### What is required
Rewrite the lines below, changing every "cabinet door" to "cupboard door" and keeping everything else the same.

□ □ □

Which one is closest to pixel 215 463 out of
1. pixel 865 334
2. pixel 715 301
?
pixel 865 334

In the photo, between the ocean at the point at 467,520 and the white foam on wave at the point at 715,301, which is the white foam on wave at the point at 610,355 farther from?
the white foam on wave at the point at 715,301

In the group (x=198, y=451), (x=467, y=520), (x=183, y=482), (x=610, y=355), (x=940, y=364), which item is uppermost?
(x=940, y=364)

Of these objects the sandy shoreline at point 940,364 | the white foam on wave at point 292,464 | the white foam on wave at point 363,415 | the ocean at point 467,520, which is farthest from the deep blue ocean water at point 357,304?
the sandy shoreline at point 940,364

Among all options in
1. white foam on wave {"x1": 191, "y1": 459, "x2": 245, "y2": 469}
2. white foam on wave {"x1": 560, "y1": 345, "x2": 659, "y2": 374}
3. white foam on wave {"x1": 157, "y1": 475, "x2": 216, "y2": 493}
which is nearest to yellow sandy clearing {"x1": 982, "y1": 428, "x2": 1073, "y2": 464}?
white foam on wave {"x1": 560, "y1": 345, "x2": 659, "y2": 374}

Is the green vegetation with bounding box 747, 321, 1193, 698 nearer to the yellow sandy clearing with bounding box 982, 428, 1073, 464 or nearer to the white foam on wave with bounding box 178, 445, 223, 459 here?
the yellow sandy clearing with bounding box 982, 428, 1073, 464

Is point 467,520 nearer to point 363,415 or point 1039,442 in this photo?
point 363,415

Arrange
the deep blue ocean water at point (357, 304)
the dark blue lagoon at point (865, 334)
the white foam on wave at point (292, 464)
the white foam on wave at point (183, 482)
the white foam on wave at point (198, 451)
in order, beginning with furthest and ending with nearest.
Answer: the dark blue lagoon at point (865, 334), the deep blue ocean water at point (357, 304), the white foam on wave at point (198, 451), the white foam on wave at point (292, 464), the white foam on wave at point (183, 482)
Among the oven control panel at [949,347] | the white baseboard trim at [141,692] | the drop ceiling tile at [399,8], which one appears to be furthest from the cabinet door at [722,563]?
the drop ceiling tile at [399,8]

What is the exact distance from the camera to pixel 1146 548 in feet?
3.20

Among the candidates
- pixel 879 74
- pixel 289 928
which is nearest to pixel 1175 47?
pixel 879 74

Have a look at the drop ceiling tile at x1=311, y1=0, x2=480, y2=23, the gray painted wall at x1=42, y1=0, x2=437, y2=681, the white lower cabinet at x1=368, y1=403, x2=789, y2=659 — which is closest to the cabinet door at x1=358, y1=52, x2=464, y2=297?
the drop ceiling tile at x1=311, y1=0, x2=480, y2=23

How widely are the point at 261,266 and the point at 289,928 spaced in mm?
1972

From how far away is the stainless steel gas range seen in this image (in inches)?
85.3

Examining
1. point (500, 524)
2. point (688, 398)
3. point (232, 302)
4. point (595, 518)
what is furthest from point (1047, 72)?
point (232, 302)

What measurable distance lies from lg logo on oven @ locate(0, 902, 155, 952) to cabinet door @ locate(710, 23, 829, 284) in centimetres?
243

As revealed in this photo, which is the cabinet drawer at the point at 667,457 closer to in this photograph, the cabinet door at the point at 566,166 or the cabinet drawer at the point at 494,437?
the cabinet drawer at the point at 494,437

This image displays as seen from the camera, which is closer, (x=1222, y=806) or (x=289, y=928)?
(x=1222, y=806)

□ □ □

### Full solution
Which one is closest to pixel 215 463 out of
1. pixel 865 334
2. pixel 715 301
?
pixel 865 334

In the photo, between the ocean at the point at 467,520 and the white foam on wave at the point at 715,301, which is the white foam on wave at the point at 610,355 farther from?
the white foam on wave at the point at 715,301

In the group (x=198, y=451), (x=467, y=520), (x=183, y=482), (x=610, y=355), (x=940, y=364), which item is uppermost?
(x=940, y=364)

Of these objects the sandy shoreline at point 940,364 | the white foam on wave at point 292,464 | the white foam on wave at point 363,415 | the ocean at point 467,520, which is farthest from the deep blue ocean water at point 357,304?
the sandy shoreline at point 940,364

Among all options in
1. white foam on wave {"x1": 191, "y1": 459, "x2": 245, "y2": 469}
2. white foam on wave {"x1": 560, "y1": 345, "x2": 659, "y2": 374}
3. white foam on wave {"x1": 157, "y1": 475, "x2": 216, "y2": 493}
which is nearest to yellow sandy clearing {"x1": 982, "y1": 428, "x2": 1073, "y2": 464}?
white foam on wave {"x1": 560, "y1": 345, "x2": 659, "y2": 374}

Is the green vegetation with bounding box 747, 321, 1193, 698 nearer to the yellow sandy clearing with bounding box 982, 428, 1073, 464 or nearer to the white foam on wave with bounding box 178, 445, 223, 459 here?
the yellow sandy clearing with bounding box 982, 428, 1073, 464

Is point 467,520 nearer to point 363,415 or point 1039,442 in this photo?
point 363,415

Arrange
the deep blue ocean water at point (357, 304)
the dark blue lagoon at point (865, 334)
the white foam on wave at point (292, 464)
the white foam on wave at point (183, 482)
the white foam on wave at point (198, 451)
in order, beginning with furthest and ending with nearest.
Answer: the dark blue lagoon at point (865, 334), the deep blue ocean water at point (357, 304), the white foam on wave at point (198, 451), the white foam on wave at point (292, 464), the white foam on wave at point (183, 482)
Among the oven control panel at [949,347] | the white baseboard trim at [141,692] | the drop ceiling tile at [399,8], which one appears to be furthest from the cupboard door at [722,563]?
the drop ceiling tile at [399,8]

What is the exact distance from the camera to pixel 1146 548 in feet?
3.20

Among the candidates
- pixel 879 74
- pixel 289 928
which is nearest to pixel 1175 47?
pixel 879 74

Have a look at the drop ceiling tile at x1=311, y1=0, x2=480, y2=23, the gray painted wall at x1=42, y1=0, x2=437, y2=681, the white lower cabinet at x1=368, y1=403, x2=789, y2=659 — which is closest to the cupboard door at x1=358, y1=52, x2=464, y2=297?
the drop ceiling tile at x1=311, y1=0, x2=480, y2=23

How widely are the point at 261,266 and the point at 289,928 spaced in mm?
1972

From how far away is the stainless steel gas range seen in this image (in inches)?
85.3

Examining
1. point (500, 524)
2. point (688, 398)
3. point (232, 302)
4. point (595, 518)
what is furthest from point (1047, 72)?
point (232, 302)

What measurable distance lies from lg logo on oven @ locate(0, 902, 155, 952) to cupboard door @ locate(710, 23, 829, 284) in centimetres?
243

As revealed in this photo, which is the cabinet drawer at the point at 667,457 closer to in this photograph, the cupboard door at the point at 566,166 or the cabinet drawer at the point at 494,437?
the cabinet drawer at the point at 494,437

This image displays as seen from the camera, which is closer, (x=1222, y=806) or (x=289, y=928)?
(x=1222, y=806)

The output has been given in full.